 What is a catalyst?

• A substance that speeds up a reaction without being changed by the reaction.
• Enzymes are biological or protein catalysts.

* * *

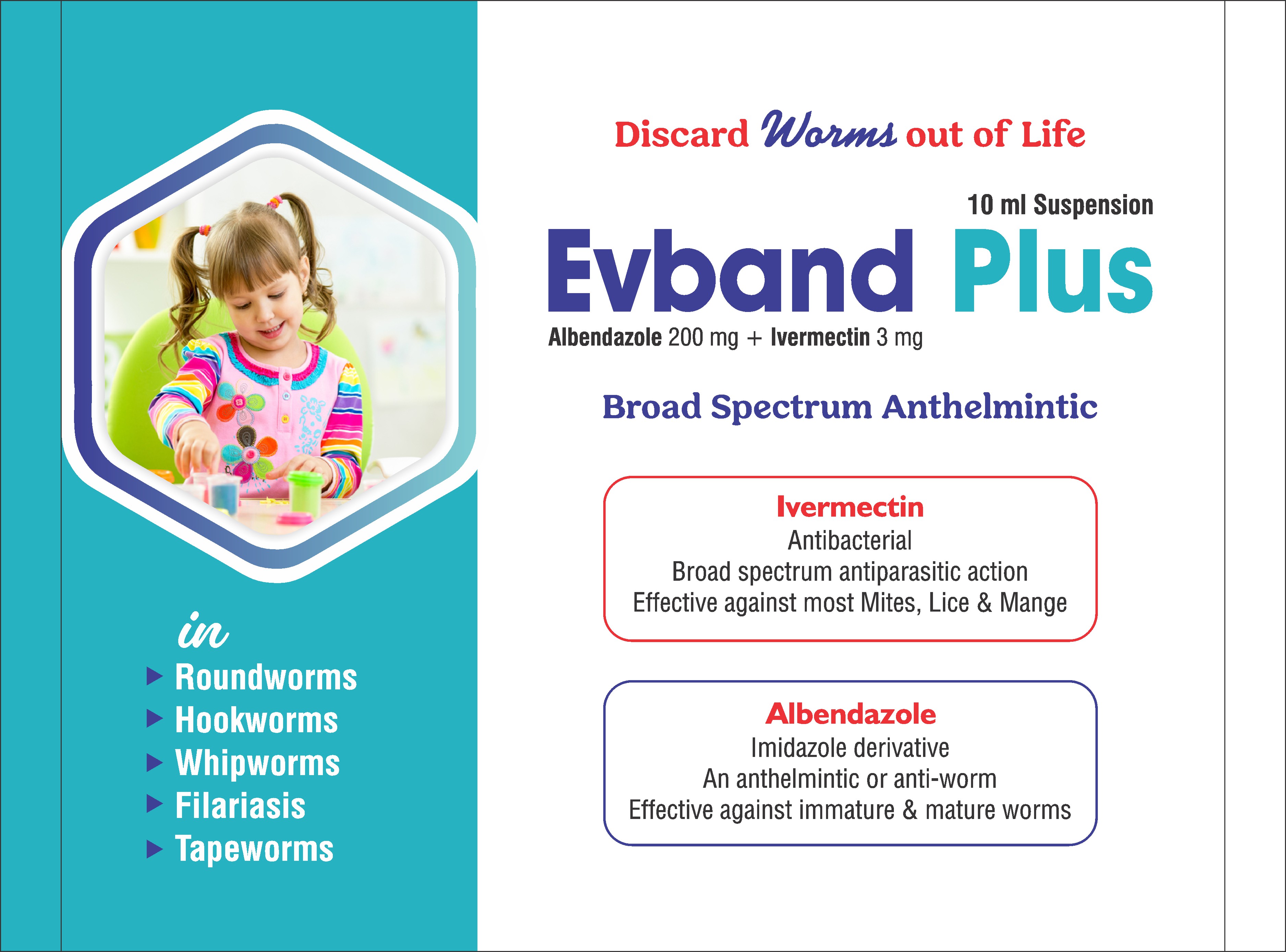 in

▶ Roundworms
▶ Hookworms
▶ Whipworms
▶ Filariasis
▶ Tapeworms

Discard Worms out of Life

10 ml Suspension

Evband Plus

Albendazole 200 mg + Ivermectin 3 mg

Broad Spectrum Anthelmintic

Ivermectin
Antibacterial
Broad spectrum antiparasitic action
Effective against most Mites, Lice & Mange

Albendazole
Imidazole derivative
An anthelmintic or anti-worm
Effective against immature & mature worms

What you have to do: Whenever the string "Ivermectin" shows up in a line of the records, copy that line.

Solution:
Albendazole 200 mg + Ivermectin 3 mg
Ivermectin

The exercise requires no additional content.